Siebenberg credits her husband Theo with the drive to initiate the not-so-simple years of digging under their modern four-story house that eventually led to the archaeologicaldiscoveries

“When we moved into our finished home in 1970, Theo had a feeling that there was much more to this place,” said Siebenberg.

At that time, archaeological discoveries by Hebrew University archaeologists in the Jewish Quarter including the area around the Siebenberg’s home were making headlines. The Siebenbergs believed that perhaps there were artifacts buried under their home as well so Theo applied to the Department of Antiquities for a permit to excavate beneath their house.

“We invested our own money, brought in engineers, architects, archaeologists expert diggers, and donkeys to remove the rubble, digging up to 60 feet down to discover all this,” Siebenberg explains.

Siebenbergs display artifacts spanning two thousand years of Jerusalem's history.
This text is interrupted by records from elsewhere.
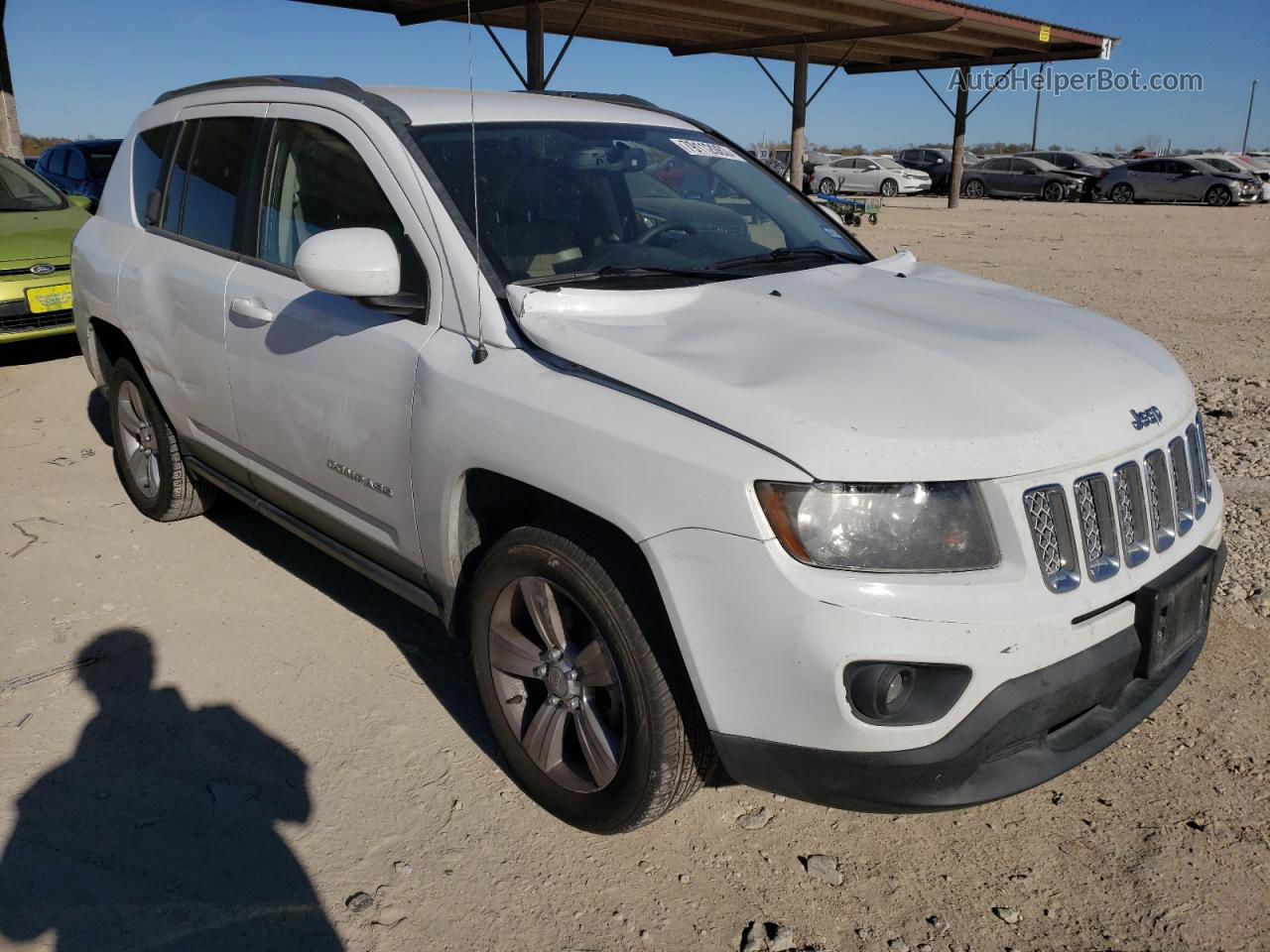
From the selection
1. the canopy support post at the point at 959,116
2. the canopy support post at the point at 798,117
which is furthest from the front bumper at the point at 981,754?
the canopy support post at the point at 959,116

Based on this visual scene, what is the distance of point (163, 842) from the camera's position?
275 centimetres

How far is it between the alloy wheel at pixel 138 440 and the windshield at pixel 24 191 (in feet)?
16.1

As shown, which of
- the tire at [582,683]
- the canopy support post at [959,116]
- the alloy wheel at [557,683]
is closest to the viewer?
the tire at [582,683]

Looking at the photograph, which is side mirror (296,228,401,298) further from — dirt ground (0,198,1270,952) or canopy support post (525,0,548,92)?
canopy support post (525,0,548,92)

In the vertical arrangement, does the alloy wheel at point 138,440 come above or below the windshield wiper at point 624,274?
below

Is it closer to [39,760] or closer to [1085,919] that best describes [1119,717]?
[1085,919]

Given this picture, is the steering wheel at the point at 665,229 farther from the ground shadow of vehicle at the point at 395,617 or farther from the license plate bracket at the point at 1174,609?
the license plate bracket at the point at 1174,609

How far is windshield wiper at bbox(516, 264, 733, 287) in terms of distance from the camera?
2.88 m

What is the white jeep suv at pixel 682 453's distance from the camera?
2127 mm

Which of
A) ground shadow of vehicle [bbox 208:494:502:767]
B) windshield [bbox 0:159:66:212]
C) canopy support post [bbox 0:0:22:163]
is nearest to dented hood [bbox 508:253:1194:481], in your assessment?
ground shadow of vehicle [bbox 208:494:502:767]

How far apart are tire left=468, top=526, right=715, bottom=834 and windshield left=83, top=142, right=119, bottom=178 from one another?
11.7 metres

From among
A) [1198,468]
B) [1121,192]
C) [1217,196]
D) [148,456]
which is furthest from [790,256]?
[1121,192]

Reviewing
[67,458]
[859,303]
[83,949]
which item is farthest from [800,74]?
[83,949]

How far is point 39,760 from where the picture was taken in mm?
3098
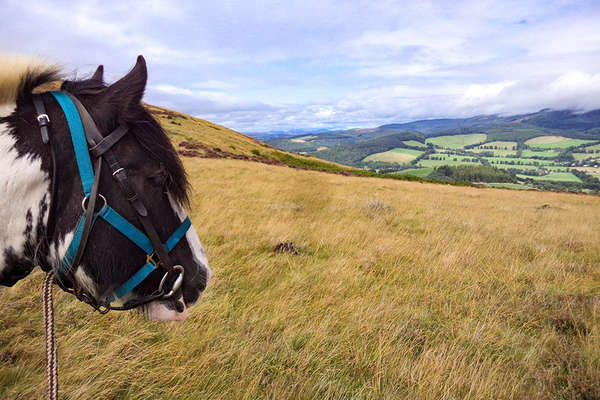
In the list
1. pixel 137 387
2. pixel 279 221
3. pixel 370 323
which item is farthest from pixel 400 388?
pixel 279 221

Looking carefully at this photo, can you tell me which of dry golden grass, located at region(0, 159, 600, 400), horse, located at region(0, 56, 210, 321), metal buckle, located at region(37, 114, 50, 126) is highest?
metal buckle, located at region(37, 114, 50, 126)

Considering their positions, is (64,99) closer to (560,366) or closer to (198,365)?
(198,365)

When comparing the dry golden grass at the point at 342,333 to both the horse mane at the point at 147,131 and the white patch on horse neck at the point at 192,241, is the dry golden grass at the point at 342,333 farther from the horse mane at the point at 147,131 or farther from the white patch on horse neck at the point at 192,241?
the horse mane at the point at 147,131

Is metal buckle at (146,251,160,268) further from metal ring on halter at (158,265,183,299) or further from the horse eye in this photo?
the horse eye

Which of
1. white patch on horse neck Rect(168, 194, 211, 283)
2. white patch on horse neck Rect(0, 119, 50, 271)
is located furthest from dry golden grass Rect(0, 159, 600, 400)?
white patch on horse neck Rect(0, 119, 50, 271)

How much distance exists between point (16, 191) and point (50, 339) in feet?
2.91

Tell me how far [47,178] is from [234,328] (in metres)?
2.27

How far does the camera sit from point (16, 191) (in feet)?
4.50

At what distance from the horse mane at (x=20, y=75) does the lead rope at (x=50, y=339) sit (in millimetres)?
1030

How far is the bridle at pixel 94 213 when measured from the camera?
1.42m

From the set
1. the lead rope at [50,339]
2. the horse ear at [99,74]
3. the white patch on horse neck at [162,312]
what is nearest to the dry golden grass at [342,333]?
the lead rope at [50,339]

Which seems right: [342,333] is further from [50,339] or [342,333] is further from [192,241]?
[50,339]

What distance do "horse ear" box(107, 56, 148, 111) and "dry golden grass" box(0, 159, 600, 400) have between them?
6.86 feet

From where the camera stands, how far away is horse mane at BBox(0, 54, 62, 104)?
139 centimetres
Photo: Tzuriel Cohen-Arazi, Tazpit News Agency

During more than 18 years of unearthing, the Siebenbergs discovered a ritual bath, known as a mikveh used by Jews during the Second Temple era, an aqueduct, a Byzantine water cistern, and even empty burial chambers believed to have been used by Jewish royalty in the 10th century B.C. during King Solomon’s reign.

Eventually, the remnants of the base wall of what is believed to be a Jewish home that stood 2,000 years ago, were also uncovered as were ancient Hasmonean stones, including one with a menorah engraving. Evidence of the Roman destruction of the Second Temple in 70 C.E. was also discovered -a line of ash sealed into sedimentary rock was sent to a special lab in South Africa for testing, which found that the ashes were indeed from that time.

In the 1980s, the story behind the Siebenberg’s basement, which Theo had transformed into a museum for the public in 1985, received much international attention. National Geographic, the New York Times, BBC, ABC, NBC, and many other international media sources devoted coverage to the history being uncovered under the Siebenberg House.

“We had groups from all around the world visiting our archaeological museum including European parliamentarians, US Congressmen, foreign press and other leading figures,” Siebenberg told Tazpit News Agency.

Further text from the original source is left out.